The truth of affirmative action, and the flaw that Justice Thurgood Marshall did not adequately point out, is that affirmative action by itself was never going to solve the wealth gap.
It only takes a closer look into who affirmative action actually benefits to see that affirmative action has served far more as a cover for perpetuating wealth privilege under an imaginary guise of racial diversity.
In North Carolina, for example, 46% of Asian students, 34% of white students, 21% of Hispanic students, and 13% of black students earned proficient scores on eighth-grade reading in 2021 according to WFAE. The scores for eighth-grade math range from 60% for Asian students, to 37% for white students, 16% for Hispanic students, and 9% for black students.

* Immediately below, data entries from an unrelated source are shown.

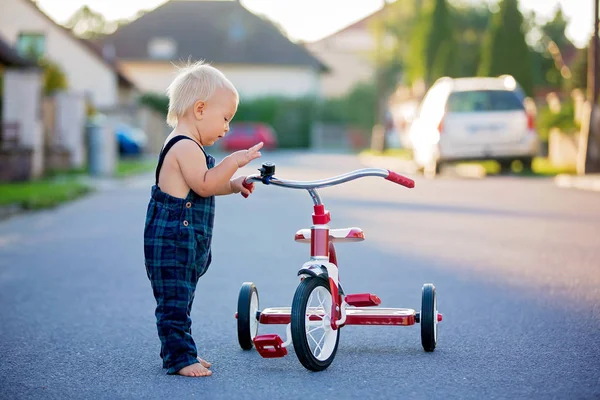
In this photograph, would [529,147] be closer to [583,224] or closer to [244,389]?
[583,224]

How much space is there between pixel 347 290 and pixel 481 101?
15.1 m

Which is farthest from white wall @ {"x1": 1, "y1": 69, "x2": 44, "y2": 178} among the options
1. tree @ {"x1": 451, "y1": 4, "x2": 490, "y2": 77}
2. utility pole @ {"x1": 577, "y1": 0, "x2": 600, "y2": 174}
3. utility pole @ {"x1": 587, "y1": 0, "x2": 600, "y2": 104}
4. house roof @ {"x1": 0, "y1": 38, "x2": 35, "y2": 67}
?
tree @ {"x1": 451, "y1": 4, "x2": 490, "y2": 77}

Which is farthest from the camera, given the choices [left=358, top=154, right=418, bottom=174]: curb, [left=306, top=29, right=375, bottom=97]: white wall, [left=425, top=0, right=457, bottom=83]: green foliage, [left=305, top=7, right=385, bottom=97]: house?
[left=306, top=29, right=375, bottom=97]: white wall

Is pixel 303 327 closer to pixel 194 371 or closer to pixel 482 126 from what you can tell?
pixel 194 371

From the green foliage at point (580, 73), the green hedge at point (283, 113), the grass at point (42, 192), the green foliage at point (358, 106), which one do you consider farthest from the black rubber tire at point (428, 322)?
the green foliage at point (358, 106)

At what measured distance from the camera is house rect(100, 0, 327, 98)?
7225cm

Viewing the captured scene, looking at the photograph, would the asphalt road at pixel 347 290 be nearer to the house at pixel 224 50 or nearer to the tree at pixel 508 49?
the tree at pixel 508 49

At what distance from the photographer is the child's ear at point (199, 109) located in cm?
503

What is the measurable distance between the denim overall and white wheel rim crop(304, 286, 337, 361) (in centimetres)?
55

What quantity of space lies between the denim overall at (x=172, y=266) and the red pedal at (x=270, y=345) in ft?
1.00

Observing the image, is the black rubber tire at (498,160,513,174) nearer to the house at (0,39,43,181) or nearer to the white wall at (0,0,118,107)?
the house at (0,39,43,181)

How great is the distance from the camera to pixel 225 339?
5.93m

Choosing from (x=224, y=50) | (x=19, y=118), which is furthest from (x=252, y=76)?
(x=19, y=118)

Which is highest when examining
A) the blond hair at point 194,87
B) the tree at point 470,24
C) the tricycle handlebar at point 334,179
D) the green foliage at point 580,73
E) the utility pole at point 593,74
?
the tree at point 470,24
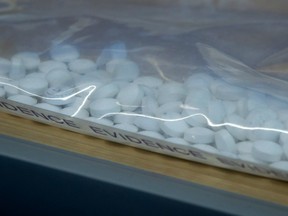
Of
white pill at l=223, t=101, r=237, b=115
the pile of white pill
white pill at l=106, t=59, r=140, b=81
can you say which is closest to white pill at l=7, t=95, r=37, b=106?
the pile of white pill

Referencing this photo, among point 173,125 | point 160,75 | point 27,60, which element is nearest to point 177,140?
point 173,125

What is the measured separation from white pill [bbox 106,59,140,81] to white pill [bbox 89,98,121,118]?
5 cm

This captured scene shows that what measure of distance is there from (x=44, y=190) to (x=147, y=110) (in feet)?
0.44

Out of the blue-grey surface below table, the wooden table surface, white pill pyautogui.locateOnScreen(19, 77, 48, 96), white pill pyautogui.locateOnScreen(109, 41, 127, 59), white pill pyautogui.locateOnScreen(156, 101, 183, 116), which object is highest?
white pill pyautogui.locateOnScreen(109, 41, 127, 59)

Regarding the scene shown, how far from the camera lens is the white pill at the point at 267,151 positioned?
549mm

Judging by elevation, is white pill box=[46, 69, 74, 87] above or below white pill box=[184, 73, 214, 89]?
below

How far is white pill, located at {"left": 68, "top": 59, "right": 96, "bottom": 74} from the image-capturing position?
688mm

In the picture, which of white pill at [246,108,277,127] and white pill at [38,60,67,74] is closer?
white pill at [246,108,277,127]

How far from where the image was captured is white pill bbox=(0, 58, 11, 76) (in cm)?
67

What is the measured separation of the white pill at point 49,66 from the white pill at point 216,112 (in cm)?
19

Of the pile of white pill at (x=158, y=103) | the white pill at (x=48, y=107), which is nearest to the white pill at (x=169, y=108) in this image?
the pile of white pill at (x=158, y=103)

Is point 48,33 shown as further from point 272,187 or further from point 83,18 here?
point 272,187

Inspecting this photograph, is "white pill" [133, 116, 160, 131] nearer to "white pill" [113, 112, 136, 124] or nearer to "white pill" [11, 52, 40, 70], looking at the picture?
"white pill" [113, 112, 136, 124]

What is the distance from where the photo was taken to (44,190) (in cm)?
58
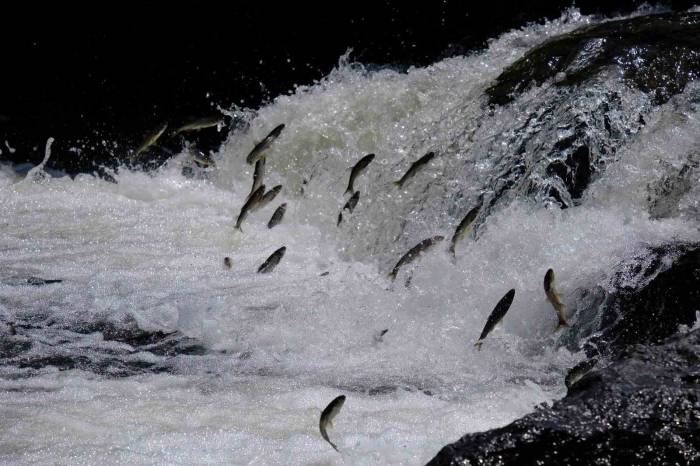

Ignoring affirmative action, these numbers show how badly black and brown students are prepared to even just go to college, let alone be competitive in elite programs.
It’s also because of these poor performance scores that elite colleges often defer to recruiting the sons and daughters of wealthy immigrants and looking at only the elite feeder high schools as their main source of diverse students.
As prominent research from African-American scholars Lani Guinier and Henry Louis Gates Jr. showed, elite black college freshmen increasingly come disproportionately from mixed-race backgrounds or immigrant families from Africa or the Caribbean.
More recent research from Harvard professor Anthony Jack, in his 2019 book, “The Privileged Poor,” showed that a minute fraction of low-income black private-school students make up half of the low-income black students at Ivy League colleges.
All of this should prove to us how ineffective, if not counterproductive, affirmative action has been. It should make us realize just how misguided those who originally crafted and implemented affirmative action were.
Regardless of the decision of SFFA v. UNC, minority students will unfortunately continue to lag behind on education, eventually leading them to struggle economically when they grow older.
This is because affirmative action was never actually going to alleviate the disparity problem, no matter what the intent was. To truly help minority students, we need to focus on creating early success and competence in our schools. Affirmative action just sets them up for failure later on for the sake of appearances.